Ford CEO Jim Farley, along with executives from at least 19 other companies, will be heading to the White House on Monday to discuss the ongoing semiconductor chip shortage, per Reuters. The April 12th, 2021 gathering arrives as The Blue Oval reckons with a severely inadequate supply of the crucial components, which recently forced the company to once again pause production at several key facilities, including those responsible for building the 2021 Ford F-150, a key profit-maker for the manufacturer.
As previously reported by Ford Authority, the meeting, now called the “CEO Summit on Semiconductors and Supply Chain Resilience,” is expected to focus on current supply chain issues and discuss ways in which the federal government can address the crisis.

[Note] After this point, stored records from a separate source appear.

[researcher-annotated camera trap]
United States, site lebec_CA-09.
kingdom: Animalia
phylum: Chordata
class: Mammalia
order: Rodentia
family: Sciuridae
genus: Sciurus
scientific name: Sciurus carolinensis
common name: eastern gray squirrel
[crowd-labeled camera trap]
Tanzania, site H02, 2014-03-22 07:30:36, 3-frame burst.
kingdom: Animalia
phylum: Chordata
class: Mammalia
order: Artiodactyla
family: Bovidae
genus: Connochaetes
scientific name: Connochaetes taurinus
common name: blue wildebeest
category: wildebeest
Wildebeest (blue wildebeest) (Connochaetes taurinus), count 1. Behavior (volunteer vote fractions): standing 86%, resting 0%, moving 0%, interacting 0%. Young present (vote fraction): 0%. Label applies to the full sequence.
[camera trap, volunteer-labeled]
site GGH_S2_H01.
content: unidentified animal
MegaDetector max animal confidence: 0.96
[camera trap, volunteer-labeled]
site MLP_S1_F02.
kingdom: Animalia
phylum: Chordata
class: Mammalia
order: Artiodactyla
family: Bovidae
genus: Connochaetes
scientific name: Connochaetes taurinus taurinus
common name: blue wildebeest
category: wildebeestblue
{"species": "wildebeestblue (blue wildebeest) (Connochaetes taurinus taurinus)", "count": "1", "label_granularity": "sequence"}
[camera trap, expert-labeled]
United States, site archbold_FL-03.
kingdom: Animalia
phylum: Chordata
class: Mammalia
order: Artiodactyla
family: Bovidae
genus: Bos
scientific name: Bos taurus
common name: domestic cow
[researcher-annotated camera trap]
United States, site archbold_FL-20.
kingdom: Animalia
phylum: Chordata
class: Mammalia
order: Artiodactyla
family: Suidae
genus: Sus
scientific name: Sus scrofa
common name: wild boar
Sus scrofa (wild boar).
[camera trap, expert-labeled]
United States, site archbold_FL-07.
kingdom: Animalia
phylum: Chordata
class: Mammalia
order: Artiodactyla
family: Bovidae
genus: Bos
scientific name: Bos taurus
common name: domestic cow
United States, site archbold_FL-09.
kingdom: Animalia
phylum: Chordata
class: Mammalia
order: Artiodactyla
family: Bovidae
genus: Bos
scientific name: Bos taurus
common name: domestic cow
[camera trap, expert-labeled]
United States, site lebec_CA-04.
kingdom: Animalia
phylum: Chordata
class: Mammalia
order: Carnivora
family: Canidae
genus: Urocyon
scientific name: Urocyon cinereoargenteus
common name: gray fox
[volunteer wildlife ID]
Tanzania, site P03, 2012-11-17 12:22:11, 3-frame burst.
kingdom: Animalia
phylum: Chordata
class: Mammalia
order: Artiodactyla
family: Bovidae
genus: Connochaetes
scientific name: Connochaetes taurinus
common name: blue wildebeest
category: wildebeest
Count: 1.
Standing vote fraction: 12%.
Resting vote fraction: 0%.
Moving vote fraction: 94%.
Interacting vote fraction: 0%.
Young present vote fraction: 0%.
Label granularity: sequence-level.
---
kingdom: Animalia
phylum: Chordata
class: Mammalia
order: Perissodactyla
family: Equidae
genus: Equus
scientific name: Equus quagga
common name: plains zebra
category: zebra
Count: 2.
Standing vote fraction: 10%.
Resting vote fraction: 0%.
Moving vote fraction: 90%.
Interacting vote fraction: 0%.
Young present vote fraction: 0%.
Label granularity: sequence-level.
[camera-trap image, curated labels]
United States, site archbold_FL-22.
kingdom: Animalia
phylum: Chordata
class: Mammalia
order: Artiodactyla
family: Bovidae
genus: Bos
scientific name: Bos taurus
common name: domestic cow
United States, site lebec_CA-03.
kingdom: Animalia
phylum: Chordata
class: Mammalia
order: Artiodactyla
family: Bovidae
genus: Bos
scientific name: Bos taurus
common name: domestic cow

In addition to CEO Jim Farley, General Motors CEO Mary Barra will also attend, as will representatives from Stellantis NV, the recently merged entity between FCA and French automaker PSA.
Chip manufacturers and electronic companies with skin in the semiconductor game are also set to attend the meeting, as Taiwan Semiconductor Manufacturing Company, GlobalFoundries, Samsung, Intel Corp, HP, and others are planning to send executives to the upcoming event. White House National Security Advisor Jake Sullivan, National Economic Council Director Brian Deese, and Commerce Secretary Gina Raimondo will also be in attendance.
Although Jim Farley expects the chip crisis to be over by Q3 2021, the current lack of parts is the chief reason why numerous high-volume assembly plants are set to suspend production next week, resulting in a seven day pause that will coincidentally begin on the day of the meeting. The Ford Chicago Assembly plant, Ford Michigan Assembly plant, and the Ford Transit side of the Ford Kansas City Assembly plant will all be down from April 12th to April 16th, 2021, while the Ford Ohio Assembly plant will operate on a reduced schedule.
In addition to those revised production schedules, the workers at the aforementioned plants, plus the Ford Dearborn Truck plant, Ford Flat Rock Assembly plant, and Ford Kentucky Truck plant will have to forgo their traditional two-week summer shutdown vacation period, which normally occurs when plants retool to prepare for new vehicles.